──────── Records shown ────────

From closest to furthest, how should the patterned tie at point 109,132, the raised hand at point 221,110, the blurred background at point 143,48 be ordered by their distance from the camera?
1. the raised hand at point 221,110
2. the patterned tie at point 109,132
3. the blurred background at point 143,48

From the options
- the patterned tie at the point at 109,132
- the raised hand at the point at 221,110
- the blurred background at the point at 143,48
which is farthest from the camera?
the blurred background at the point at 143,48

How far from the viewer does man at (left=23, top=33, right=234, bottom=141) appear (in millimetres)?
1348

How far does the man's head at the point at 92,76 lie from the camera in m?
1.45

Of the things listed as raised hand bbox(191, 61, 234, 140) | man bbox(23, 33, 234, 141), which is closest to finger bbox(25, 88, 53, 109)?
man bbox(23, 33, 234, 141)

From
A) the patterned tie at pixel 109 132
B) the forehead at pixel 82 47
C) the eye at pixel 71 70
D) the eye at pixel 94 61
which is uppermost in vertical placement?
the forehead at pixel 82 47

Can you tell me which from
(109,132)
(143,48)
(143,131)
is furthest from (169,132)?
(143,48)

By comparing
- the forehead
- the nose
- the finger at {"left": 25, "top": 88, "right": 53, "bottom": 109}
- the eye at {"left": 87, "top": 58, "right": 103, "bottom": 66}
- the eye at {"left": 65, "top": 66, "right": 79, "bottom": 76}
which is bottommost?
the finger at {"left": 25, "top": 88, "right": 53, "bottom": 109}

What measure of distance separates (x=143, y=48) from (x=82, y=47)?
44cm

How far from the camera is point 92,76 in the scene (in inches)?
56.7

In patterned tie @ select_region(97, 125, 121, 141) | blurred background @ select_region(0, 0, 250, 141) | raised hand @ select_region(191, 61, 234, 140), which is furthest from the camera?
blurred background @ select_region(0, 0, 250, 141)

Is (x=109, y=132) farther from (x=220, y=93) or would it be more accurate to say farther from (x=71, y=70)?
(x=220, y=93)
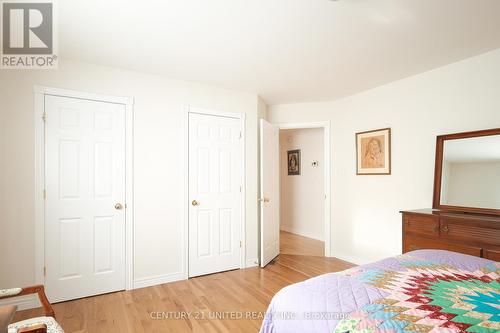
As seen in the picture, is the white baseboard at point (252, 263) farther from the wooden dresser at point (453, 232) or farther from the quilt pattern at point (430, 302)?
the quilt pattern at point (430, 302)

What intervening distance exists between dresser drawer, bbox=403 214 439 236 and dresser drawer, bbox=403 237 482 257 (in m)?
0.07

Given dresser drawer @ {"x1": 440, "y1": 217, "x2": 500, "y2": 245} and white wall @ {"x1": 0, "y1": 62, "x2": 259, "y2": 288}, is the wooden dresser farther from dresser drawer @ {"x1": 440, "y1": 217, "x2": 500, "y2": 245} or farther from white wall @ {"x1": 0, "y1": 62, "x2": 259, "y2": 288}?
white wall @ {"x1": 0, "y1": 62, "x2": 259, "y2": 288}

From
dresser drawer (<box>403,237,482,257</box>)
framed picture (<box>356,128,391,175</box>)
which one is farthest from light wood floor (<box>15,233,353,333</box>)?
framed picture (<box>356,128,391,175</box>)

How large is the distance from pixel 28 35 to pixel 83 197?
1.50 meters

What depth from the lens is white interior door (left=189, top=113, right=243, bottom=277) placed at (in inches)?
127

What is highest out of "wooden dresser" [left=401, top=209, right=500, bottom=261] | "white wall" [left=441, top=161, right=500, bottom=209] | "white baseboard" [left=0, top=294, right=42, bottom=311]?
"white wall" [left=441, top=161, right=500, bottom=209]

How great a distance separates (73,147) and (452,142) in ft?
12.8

────────

Can you repeat the lines above with "dresser drawer" swapped for "chest drawer" each time it occurs, keeping everything else the same and leaving out the pictures?

### Output for this task
From closest to furthest, how should the patterned tie at point 109,132, the raised hand at point 221,110, the blurred background at point 143,48 be ordered by their distance from the camera?
1. the raised hand at point 221,110
2. the patterned tie at point 109,132
3. the blurred background at point 143,48

From the options
- the patterned tie at the point at 109,132
- the raised hand at the point at 221,110
- the blurred background at the point at 143,48
which is farthest from the camera?
the blurred background at the point at 143,48

How far from the viewer does man at (left=23, top=33, right=234, bottom=141) appear (in millimetres)?
1348

How far does the man's head at the point at 92,76 lie from the camera in m?
1.45

Of the things listed as raised hand bbox(191, 61, 234, 140) | man bbox(23, 33, 234, 141), which is closest to finger bbox(25, 88, 53, 109)?
man bbox(23, 33, 234, 141)

From
A) the patterned tie at pixel 109 132
B) the forehead at pixel 82 47
C) the eye at pixel 71 70
D) the eye at pixel 94 61
which is uppermost in vertical placement?
the forehead at pixel 82 47

Can you tell me which from
(109,132)
(143,48)
(143,131)
is furthest from (169,132)?
(143,48)

By comparing
- the forehead
- the nose
- the finger at {"left": 25, "top": 88, "right": 53, "bottom": 109}
- the eye at {"left": 87, "top": 58, "right": 103, "bottom": 66}
- the eye at {"left": 65, "top": 66, "right": 79, "bottom": 76}
which is bottommost?
the finger at {"left": 25, "top": 88, "right": 53, "bottom": 109}

What measure of distance separates (x=143, y=48) from (x=82, y=47)?
44cm

How far from the camera is point 92,76 in the scene (in inches)?
56.7

In patterned tie @ select_region(97, 125, 121, 141) | blurred background @ select_region(0, 0, 250, 141) | raised hand @ select_region(191, 61, 234, 140), which is furthest from the camera?
blurred background @ select_region(0, 0, 250, 141)

Is (x=109, y=132) farther from (x=220, y=93) or would it be more accurate to say farther from (x=71, y=70)?
(x=220, y=93)
As seen in the picture, is the white baseboard at point (252, 263) farther from the wooden dresser at point (453, 232) or farther from the quilt pattern at point (430, 302)?
the quilt pattern at point (430, 302)

What intervening distance exists between chest drawer, bbox=403 214 439 236 and chest drawer, bbox=403 237 482 257 (in m)?
0.07

Given chest drawer @ {"x1": 440, "y1": 217, "x2": 500, "y2": 245} and white wall @ {"x1": 0, "y1": 62, "x2": 259, "y2": 288}, is the wooden dresser farther from chest drawer @ {"x1": 440, "y1": 217, "x2": 500, "y2": 245} or farther from white wall @ {"x1": 0, "y1": 62, "x2": 259, "y2": 288}?
white wall @ {"x1": 0, "y1": 62, "x2": 259, "y2": 288}

From
chest drawer (<box>403,237,482,257</box>)
framed picture (<box>356,128,391,175</box>)
which one is farthest from light wood floor (<box>15,233,353,333</box>)?
framed picture (<box>356,128,391,175</box>)

How large is the distance from pixel 28 35 to pixel 83 197?
1.50 meters

What depth from the lens is white interior door (left=189, top=113, right=243, bottom=277) placed at (in inches)?
127

What is highest out of "wooden dresser" [left=401, top=209, right=500, bottom=261] | "white wall" [left=441, top=161, right=500, bottom=209] | "white baseboard" [left=0, top=294, right=42, bottom=311]?
"white wall" [left=441, top=161, right=500, bottom=209]

How great a distance separates (73,147) and (452,142) in ft?
12.8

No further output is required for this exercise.